Study on seismic behavior and design method of dissipative bolted joint for steel frame with replaceable low yield point steel connected components

Abstract

In order to improve the energy dissipation capacity and ductility of steel frame structures, and simultaneously to achieve damage control of the system and quick resilience of structural function after seismic events, a dissipative bolted joint for steel frame with replaceable low yield point steel (LYP) connected components was proposed, based on the concept of combining high-performance material and high-performance structure system. The detailed nonlinear numerical model of full-bolted joints was established, which was validated against the existing cyclic tests. Then, the modeling framework was employed to explore the seismic behavior and working mechanism of this joint. Together, the parametric analyses were implemented to evaluate the influence of key factors on performances of the joint, and the relationship between the impact factors and the fuse effect of LYP connected components was quantified.
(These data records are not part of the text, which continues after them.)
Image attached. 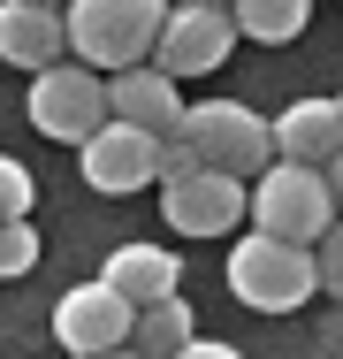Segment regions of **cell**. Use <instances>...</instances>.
Instances as JSON below:
<instances>
[{
    "mask_svg": "<svg viewBox=\"0 0 343 359\" xmlns=\"http://www.w3.org/2000/svg\"><path fill=\"white\" fill-rule=\"evenodd\" d=\"M69 359H137L130 344H115V352H69Z\"/></svg>",
    "mask_w": 343,
    "mask_h": 359,
    "instance_id": "cell-21",
    "label": "cell"
},
{
    "mask_svg": "<svg viewBox=\"0 0 343 359\" xmlns=\"http://www.w3.org/2000/svg\"><path fill=\"white\" fill-rule=\"evenodd\" d=\"M313 276H321V290H328V298H343V215L313 237Z\"/></svg>",
    "mask_w": 343,
    "mask_h": 359,
    "instance_id": "cell-18",
    "label": "cell"
},
{
    "mask_svg": "<svg viewBox=\"0 0 343 359\" xmlns=\"http://www.w3.org/2000/svg\"><path fill=\"white\" fill-rule=\"evenodd\" d=\"M38 229H31V215H15V222H0V283H15V276H31L38 268Z\"/></svg>",
    "mask_w": 343,
    "mask_h": 359,
    "instance_id": "cell-16",
    "label": "cell"
},
{
    "mask_svg": "<svg viewBox=\"0 0 343 359\" xmlns=\"http://www.w3.org/2000/svg\"><path fill=\"white\" fill-rule=\"evenodd\" d=\"M23 115H31V130H38V138L84 145L99 123H107V76L62 54V62L31 69V100H23Z\"/></svg>",
    "mask_w": 343,
    "mask_h": 359,
    "instance_id": "cell-4",
    "label": "cell"
},
{
    "mask_svg": "<svg viewBox=\"0 0 343 359\" xmlns=\"http://www.w3.org/2000/svg\"><path fill=\"white\" fill-rule=\"evenodd\" d=\"M31 199H38V184H31V168H23L15 153H0V222L31 215Z\"/></svg>",
    "mask_w": 343,
    "mask_h": 359,
    "instance_id": "cell-17",
    "label": "cell"
},
{
    "mask_svg": "<svg viewBox=\"0 0 343 359\" xmlns=\"http://www.w3.org/2000/svg\"><path fill=\"white\" fill-rule=\"evenodd\" d=\"M107 115L153 130V138H176V123H183V84L168 69H153V62H130V69L107 76Z\"/></svg>",
    "mask_w": 343,
    "mask_h": 359,
    "instance_id": "cell-10",
    "label": "cell"
},
{
    "mask_svg": "<svg viewBox=\"0 0 343 359\" xmlns=\"http://www.w3.org/2000/svg\"><path fill=\"white\" fill-rule=\"evenodd\" d=\"M191 337H199V321H191L183 298H153V306H137V321H130V352L137 359H176Z\"/></svg>",
    "mask_w": 343,
    "mask_h": 359,
    "instance_id": "cell-14",
    "label": "cell"
},
{
    "mask_svg": "<svg viewBox=\"0 0 343 359\" xmlns=\"http://www.w3.org/2000/svg\"><path fill=\"white\" fill-rule=\"evenodd\" d=\"M267 130H274V153H282V161L328 168V161L343 153V107H336V100H290Z\"/></svg>",
    "mask_w": 343,
    "mask_h": 359,
    "instance_id": "cell-11",
    "label": "cell"
},
{
    "mask_svg": "<svg viewBox=\"0 0 343 359\" xmlns=\"http://www.w3.org/2000/svg\"><path fill=\"white\" fill-rule=\"evenodd\" d=\"M229 298L252 306V313H298L321 276H313V245H290V237H267V229H244L229 245Z\"/></svg>",
    "mask_w": 343,
    "mask_h": 359,
    "instance_id": "cell-2",
    "label": "cell"
},
{
    "mask_svg": "<svg viewBox=\"0 0 343 359\" xmlns=\"http://www.w3.org/2000/svg\"><path fill=\"white\" fill-rule=\"evenodd\" d=\"M321 176H328V191H336V215H343V153L328 161V168H321Z\"/></svg>",
    "mask_w": 343,
    "mask_h": 359,
    "instance_id": "cell-20",
    "label": "cell"
},
{
    "mask_svg": "<svg viewBox=\"0 0 343 359\" xmlns=\"http://www.w3.org/2000/svg\"><path fill=\"white\" fill-rule=\"evenodd\" d=\"M38 8H62V0H38Z\"/></svg>",
    "mask_w": 343,
    "mask_h": 359,
    "instance_id": "cell-22",
    "label": "cell"
},
{
    "mask_svg": "<svg viewBox=\"0 0 343 359\" xmlns=\"http://www.w3.org/2000/svg\"><path fill=\"white\" fill-rule=\"evenodd\" d=\"M237 54V23H229V8H206V0H168V15H160V39H153V69H168L176 84L183 76H214L221 62Z\"/></svg>",
    "mask_w": 343,
    "mask_h": 359,
    "instance_id": "cell-6",
    "label": "cell"
},
{
    "mask_svg": "<svg viewBox=\"0 0 343 359\" xmlns=\"http://www.w3.org/2000/svg\"><path fill=\"white\" fill-rule=\"evenodd\" d=\"M69 39H62V8H38V0H0V62L15 69H46L62 62Z\"/></svg>",
    "mask_w": 343,
    "mask_h": 359,
    "instance_id": "cell-12",
    "label": "cell"
},
{
    "mask_svg": "<svg viewBox=\"0 0 343 359\" xmlns=\"http://www.w3.org/2000/svg\"><path fill=\"white\" fill-rule=\"evenodd\" d=\"M76 161H84V184L99 199H130L145 184H160V138L137 130V123H115V115L76 145Z\"/></svg>",
    "mask_w": 343,
    "mask_h": 359,
    "instance_id": "cell-8",
    "label": "cell"
},
{
    "mask_svg": "<svg viewBox=\"0 0 343 359\" xmlns=\"http://www.w3.org/2000/svg\"><path fill=\"white\" fill-rule=\"evenodd\" d=\"M244 222L267 229V237H290V245H313V237L336 222V191H328L321 168L274 153L260 176H244Z\"/></svg>",
    "mask_w": 343,
    "mask_h": 359,
    "instance_id": "cell-3",
    "label": "cell"
},
{
    "mask_svg": "<svg viewBox=\"0 0 343 359\" xmlns=\"http://www.w3.org/2000/svg\"><path fill=\"white\" fill-rule=\"evenodd\" d=\"M160 215L176 237H229L244 222V176L229 168H183V176H160Z\"/></svg>",
    "mask_w": 343,
    "mask_h": 359,
    "instance_id": "cell-7",
    "label": "cell"
},
{
    "mask_svg": "<svg viewBox=\"0 0 343 359\" xmlns=\"http://www.w3.org/2000/svg\"><path fill=\"white\" fill-rule=\"evenodd\" d=\"M305 15H313V0H229L237 39H252V46H290L305 31Z\"/></svg>",
    "mask_w": 343,
    "mask_h": 359,
    "instance_id": "cell-15",
    "label": "cell"
},
{
    "mask_svg": "<svg viewBox=\"0 0 343 359\" xmlns=\"http://www.w3.org/2000/svg\"><path fill=\"white\" fill-rule=\"evenodd\" d=\"M176 138L191 145L206 168H229V176H260L274 161V130L244 107V100H199V107H183Z\"/></svg>",
    "mask_w": 343,
    "mask_h": 359,
    "instance_id": "cell-5",
    "label": "cell"
},
{
    "mask_svg": "<svg viewBox=\"0 0 343 359\" xmlns=\"http://www.w3.org/2000/svg\"><path fill=\"white\" fill-rule=\"evenodd\" d=\"M130 321L137 306L122 290H107L99 276L92 283H69L54 298V337H62V352H115V344H130Z\"/></svg>",
    "mask_w": 343,
    "mask_h": 359,
    "instance_id": "cell-9",
    "label": "cell"
},
{
    "mask_svg": "<svg viewBox=\"0 0 343 359\" xmlns=\"http://www.w3.org/2000/svg\"><path fill=\"white\" fill-rule=\"evenodd\" d=\"M336 107H343V92H336Z\"/></svg>",
    "mask_w": 343,
    "mask_h": 359,
    "instance_id": "cell-23",
    "label": "cell"
},
{
    "mask_svg": "<svg viewBox=\"0 0 343 359\" xmlns=\"http://www.w3.org/2000/svg\"><path fill=\"white\" fill-rule=\"evenodd\" d=\"M160 15L168 0H62V39H69V62L115 76L153 54L160 39Z\"/></svg>",
    "mask_w": 343,
    "mask_h": 359,
    "instance_id": "cell-1",
    "label": "cell"
},
{
    "mask_svg": "<svg viewBox=\"0 0 343 359\" xmlns=\"http://www.w3.org/2000/svg\"><path fill=\"white\" fill-rule=\"evenodd\" d=\"M99 283L122 290L130 306H153V298H176V290H183V260H176L168 245H115L107 268H99Z\"/></svg>",
    "mask_w": 343,
    "mask_h": 359,
    "instance_id": "cell-13",
    "label": "cell"
},
{
    "mask_svg": "<svg viewBox=\"0 0 343 359\" xmlns=\"http://www.w3.org/2000/svg\"><path fill=\"white\" fill-rule=\"evenodd\" d=\"M176 359H244V352H237V344H221V337H191Z\"/></svg>",
    "mask_w": 343,
    "mask_h": 359,
    "instance_id": "cell-19",
    "label": "cell"
}]
</instances>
Finally, the design method and design procedure of this joint were suggested. These analyses demonstrated that: the well-designed replaceable LYP connected components were able to concentrate plasticity and damage, to dissipate large amounts of energy, and to give full play to the role of fuse, which effectively controlled the position of plastic hinge, protected the main structural elements from undesirable damage and realized repairable function after earthquakes. The actual bearing capacity coefficient determined the effectiveness of the ductile fuse. With the increase of this coefficient, in case of its value above 1.0, the damage and plasticity concentration positions would be undesirably shifted from the connected components to the main frame, revealing the fuse effect would be gradually lessened to failure. Consequently, the design resistance capacity coefficient was required to be less than the critical value, which ensured that the joint was capable of developing sufficient fuse effect until achieving the rotation of the minimum ductility requirement.